O buraco feito no terreno pelo servo mau e preguiçoso (cf. v. 26) indica o medo de arriscar, que bloqueia a fecundidade do amor. Em um primeiro momento, a parábola parece falar dos bens materiais por causa da entrega dos talentos, ou seja, da enorme quantia recebida pelos três servos. Mas, na verdade, o grande tesouro que Jesus deixa em nossas mãos para fazer frutificar é sua Palavra divina. Não podemos guardar na gaveta a Palavra de Deus, mas, sim, fazê-la circular na nossa vida, nos nossos relacionamentos, nos nossos ambientes. São Paulo ressalta que a pregação do Evangelho produz frutos e cresce a partir do momento que o povo escuta e conhece a verdade e a graça de Deus (cf. Cl 1,6). Este é o grande talento deixado por Jesus: A palavra pregada, a Palavra escutada, a Palavra que se torna graça e verdade.

Saibamos ficar atentos e vigilantes, como nos exorta a parábola. O Senhor, quando voltar irá cobrar de cada um de nós os frutos do seu amor. A caridade é o bem fundamental que ninguém pode deixar de fazer frutificar (cf. 1Cor 13,3). O patrão ficou feliz com os administradores fiéis que multiplicaram os talentos recebidos. Mas, ficou ofendido com aquele que por medo e preguiça, enterrou o talento. Isso mostra que não podemos permitir que o medo, que vem da falta de fé, ou a preguiça, nos leve a enterrar nossos talentos, deixando-os infrutíferos.

Peçamos a intercessão da Virgem Maria, para que sejamos "servos bons e fiéis"; e para que, praticando a caridade, possamos um dia participar "na alegria do nosso Senhor". Assim seja.

PARA REFLETIR

De um modo ou de outro, a Palavra do Senhor sempre nos fala da vida, nos revela o sentido, nos mostra o caminho. Hoje, o Senhor nos apresenta a existência como um punhado de talentos, de dons, de oportunidades que a providência gratuita e misteriosa de Deus colocou em nossas mãos para que façamos frutificar. Certamente, jamais compreenderemos porque nascemos desse modo ou somos daquele outro. Podemos, no entanto, ter a certeza que o Senhor nos deu uma vida, “a cada um de acordo com a sua capacidade”. Ora, é esta vida, dom de Deus, fruto de um desígnio de amor sem fim, que cada um de nós deve responsavelmente cultivar e fazer frutificar em benefício nosso de dos irmãos. Na mulher forte e industriosa da primeira leitura, aparece um exemplo de alguém que não se contenta em passar pela vida, mas vai tecendo o fio da existência com as pequenas fidelidades de cada dia. Do mesmo modo, a segunda leitura chama-nos atenção para o fato que nos serão pedidas contas da vida, dom recebido de Deus. Daí, o conselho: “Não durmamos, como os outros, mas sejamos vigilantes e sóbrios”.
==*==
O que fazer -
De acordo com o trecho, qual é o grande tesouro que Jesus deixa em nossas mãos para fazer frutificar?

Informações apresentadas -
==*==
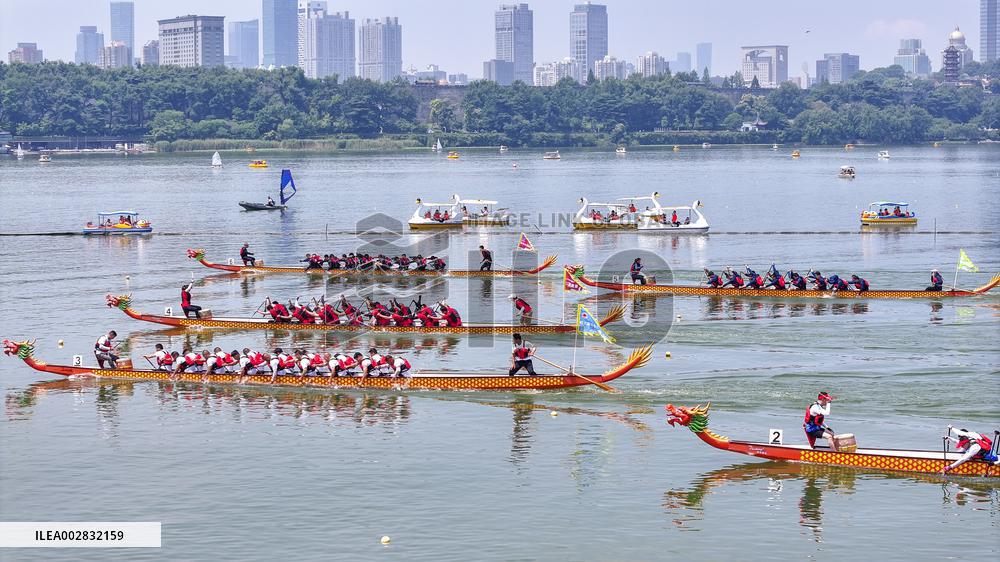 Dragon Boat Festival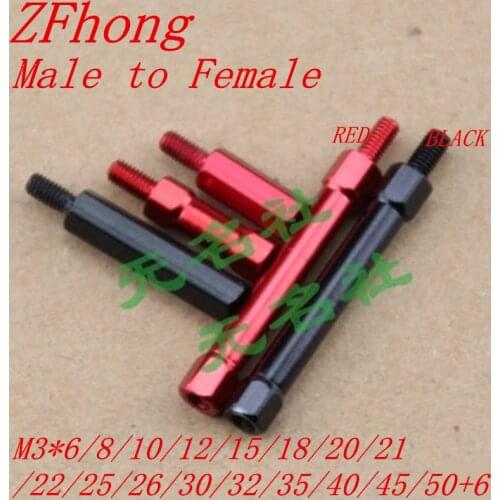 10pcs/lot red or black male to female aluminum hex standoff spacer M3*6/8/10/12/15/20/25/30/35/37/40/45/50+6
==*==
Resposta -
A sua Palavra divina.